二、ガラシャの菩提
ガラシャの霊的指導者であったグレゴリオ・デ・セスペデス神父が没する1611
年を最後に忠興はその姿勢を一変させる。江戸幕府の禁教令に従い、領内のキ
リシタンに棄教・転宗を迫ることになる。
「予の国には伴天連もキリシタンもいらない。伴天連グレゴリオ・デ・セスペ
デスが生きている間は我慢もしよう。彼への愛があるから、すべてを破壊せず
にいるのだ」(「1611年度日本年報」ジョアン・ロドリゲス・ジランのイエズ
ス会総長宛、1612年3月10日付、長崎発信)
慶長十四年(1614)の『御国中伴天連門徒御改之一紙目録』(松井家文書)によれ
ば、転宗者は藩内全体で2047人(奉公人105人、農民・町人1942人) である。

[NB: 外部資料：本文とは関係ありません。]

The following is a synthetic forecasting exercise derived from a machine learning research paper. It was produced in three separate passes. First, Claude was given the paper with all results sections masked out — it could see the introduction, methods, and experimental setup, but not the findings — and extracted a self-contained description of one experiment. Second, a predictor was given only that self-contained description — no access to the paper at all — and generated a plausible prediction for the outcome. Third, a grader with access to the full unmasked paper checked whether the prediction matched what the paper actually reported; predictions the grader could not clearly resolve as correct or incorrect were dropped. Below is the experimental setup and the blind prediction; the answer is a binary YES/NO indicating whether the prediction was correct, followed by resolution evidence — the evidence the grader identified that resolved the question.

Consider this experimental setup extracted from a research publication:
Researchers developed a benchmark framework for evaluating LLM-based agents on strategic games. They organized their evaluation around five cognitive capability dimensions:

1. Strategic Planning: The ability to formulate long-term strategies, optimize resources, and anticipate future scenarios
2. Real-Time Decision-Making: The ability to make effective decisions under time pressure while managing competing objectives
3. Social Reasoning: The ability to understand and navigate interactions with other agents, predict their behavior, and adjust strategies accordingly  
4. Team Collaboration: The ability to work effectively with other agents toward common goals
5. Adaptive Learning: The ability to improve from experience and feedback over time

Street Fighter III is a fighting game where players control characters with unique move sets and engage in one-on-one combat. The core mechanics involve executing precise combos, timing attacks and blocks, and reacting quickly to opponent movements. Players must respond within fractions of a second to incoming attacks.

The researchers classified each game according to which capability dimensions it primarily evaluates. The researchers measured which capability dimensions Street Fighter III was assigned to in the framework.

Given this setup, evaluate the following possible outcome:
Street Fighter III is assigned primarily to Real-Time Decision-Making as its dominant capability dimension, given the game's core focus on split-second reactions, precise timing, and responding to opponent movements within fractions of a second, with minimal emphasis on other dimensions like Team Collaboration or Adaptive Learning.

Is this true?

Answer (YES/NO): YES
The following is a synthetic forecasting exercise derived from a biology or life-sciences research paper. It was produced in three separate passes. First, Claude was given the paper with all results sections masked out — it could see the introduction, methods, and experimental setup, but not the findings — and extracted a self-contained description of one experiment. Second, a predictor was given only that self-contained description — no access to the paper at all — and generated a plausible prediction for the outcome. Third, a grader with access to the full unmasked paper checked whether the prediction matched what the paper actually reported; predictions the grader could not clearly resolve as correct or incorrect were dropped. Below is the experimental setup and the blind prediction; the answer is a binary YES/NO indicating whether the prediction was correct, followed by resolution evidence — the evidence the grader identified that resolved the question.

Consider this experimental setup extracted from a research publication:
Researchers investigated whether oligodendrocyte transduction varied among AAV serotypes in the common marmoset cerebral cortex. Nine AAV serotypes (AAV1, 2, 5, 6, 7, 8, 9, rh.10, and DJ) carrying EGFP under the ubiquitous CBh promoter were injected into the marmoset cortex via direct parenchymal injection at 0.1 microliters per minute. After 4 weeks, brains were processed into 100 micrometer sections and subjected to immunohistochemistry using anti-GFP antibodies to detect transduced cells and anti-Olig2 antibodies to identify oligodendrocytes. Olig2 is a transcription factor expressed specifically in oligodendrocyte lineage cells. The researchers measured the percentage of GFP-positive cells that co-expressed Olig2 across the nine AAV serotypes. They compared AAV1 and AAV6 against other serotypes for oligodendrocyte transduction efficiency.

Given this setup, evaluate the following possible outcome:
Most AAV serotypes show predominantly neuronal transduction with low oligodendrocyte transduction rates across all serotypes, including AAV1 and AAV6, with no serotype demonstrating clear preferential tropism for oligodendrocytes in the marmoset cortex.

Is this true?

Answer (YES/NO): NO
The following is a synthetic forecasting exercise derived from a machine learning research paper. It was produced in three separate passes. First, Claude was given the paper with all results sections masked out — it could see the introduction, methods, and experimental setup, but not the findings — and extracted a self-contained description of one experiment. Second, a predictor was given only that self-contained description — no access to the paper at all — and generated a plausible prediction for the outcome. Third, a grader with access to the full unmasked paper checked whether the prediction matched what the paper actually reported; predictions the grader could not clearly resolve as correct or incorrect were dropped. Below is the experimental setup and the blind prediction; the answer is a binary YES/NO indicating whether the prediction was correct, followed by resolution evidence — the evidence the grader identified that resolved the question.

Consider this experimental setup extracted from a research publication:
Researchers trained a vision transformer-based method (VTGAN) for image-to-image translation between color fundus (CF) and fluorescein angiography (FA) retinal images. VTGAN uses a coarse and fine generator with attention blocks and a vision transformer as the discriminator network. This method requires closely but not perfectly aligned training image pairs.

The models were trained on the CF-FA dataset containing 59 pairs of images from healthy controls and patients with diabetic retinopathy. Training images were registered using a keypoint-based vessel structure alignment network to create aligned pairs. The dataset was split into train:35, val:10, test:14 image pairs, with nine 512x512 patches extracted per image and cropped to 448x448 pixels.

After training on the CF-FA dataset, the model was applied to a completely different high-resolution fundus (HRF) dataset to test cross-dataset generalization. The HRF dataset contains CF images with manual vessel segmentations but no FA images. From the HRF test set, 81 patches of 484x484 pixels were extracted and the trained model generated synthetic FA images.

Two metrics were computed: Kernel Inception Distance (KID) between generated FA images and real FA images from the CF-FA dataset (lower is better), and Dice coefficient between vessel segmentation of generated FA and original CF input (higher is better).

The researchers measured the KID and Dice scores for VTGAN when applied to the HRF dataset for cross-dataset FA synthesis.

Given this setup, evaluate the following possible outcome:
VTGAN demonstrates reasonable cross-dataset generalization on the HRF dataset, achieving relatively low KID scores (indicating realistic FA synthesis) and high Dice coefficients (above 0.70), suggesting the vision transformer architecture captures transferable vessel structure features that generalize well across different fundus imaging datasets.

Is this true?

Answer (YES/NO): NO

(『
大分県史近世篇II』)
これは、「小倉の市(まち)」だけでも三千人以上いたとされるから(「1605年日
本の諸事」『イエズス会日本報告集』)、多くのキリシタンが転宗しなかったと
みられる。
1612年に教会も破却され、ガラシャの御霊への祈りの場が無くなったのである。
細川家記『綿考輯録』に「伽羅舎様」(がらしゃさま)に関する記述がある。
「豊前小倉の切支丹寺にて(ガラシャの)絵像に御書かせなされけるに、切支丹
は死を潔くする事をたっとぶにより、火煙の内に焼させ給う半身を書きたりけ
れば、この様にむさとしたる像を書くものがとて、宗門を改め浄土宗になされ
、極楽寺へ御位牌を遣わされ候、」(巻十三)
忠興が宣教師にガラシャの肖像画の作成依頼したが、火煙の中に描かれた姿に
激怒したのである。結果、キリスト教の教会で祈っていたガラシャの位牌を浄
土宗極楽寺(米町)へ移したという。ここで重要なことは玉子の洗礼名と小倉に
教会が存在していたことが、日本側の史料に記録されていることである。
現在の極楽寺は富野地区へ移転し、廃寺となり墓地を残すのみとなっている。
残念ながら、玉子の法要の記録は皆無である。
元和年間(1615~1624)に菩提寺秀林院が建立される。現在の北九州市立医療セ
ンター辺りである。
「豊前に秀林院御建立は元和年中と相見え、同十年の正月寺社御建立札の書付
に秀林院も見え申す候、」(『綿考輯録』)とあり、元和七年(1621)より九年
(1623)としている。
つまり、忠利が忠興隠居後に中津から小倉に入った元和七年(1621)以降となる。
それでは、教会破却後の1612年から1620年までの9年間は、どこで弔ってい
たのだろうか。
1611年末に忠興により小倉から追放された伊東マンショは、忠利のいる中津に
向かった。そして、クリスマスの様子を伝えている。
「当地の城には領主の長子(三男だが嫡子)で国の世継ぎである内記殿が居住し
ていた。このことについてはこれまでなんども、どれほどの恩寵を被り、信仰
を擁護してくださったか記した。その父君のように心変わりは決してせず、そ
ればかりか、あのような酷い仕打ちは好まないと公然と言い、司祭及びキリシ
タン達に、主(キリスト)の降誕を、内も外も凡ゆる装飾で荘厳に祝うことを許
した。」(「1611年度日本年報」)
忠利はマンショが長崎へ去る時に「自らの判断で、来たい時にはいつでもキリ
シタンを訪ねられるよう許可し、将来についても大きな希望を与える」と伝え
た。(同上) しかし、マンショは翌年、長崎で病没する。
忠興の重臣であり豊前国のキリシタンの柱石加賀山隼人の妹(姉)ルイザがイエ
ズス会日本副管区長に宛てた書簡に「忠興殿が私どもが我が家に匿っている伴
天連様を長崎に送り返す様にお求めになりました。」(「1615,1616年度日本年
報」)とあり、司祭が潜伏していたのである。
また、天正遣欧少年使節の中浦ジュリアン神父も豊前に入っていた。(1620年
『日本切支丹宗門史』) ジュリアンは小倉で捕縛される1632年まで豊前国に潜
伏していたのである。
この様な状況下で、神父らは潜伏し、キリシタンへの奉仕を継続していたのだ。
忠利は中津にて、母ガラシャへのミサを挙行していたと推考できる。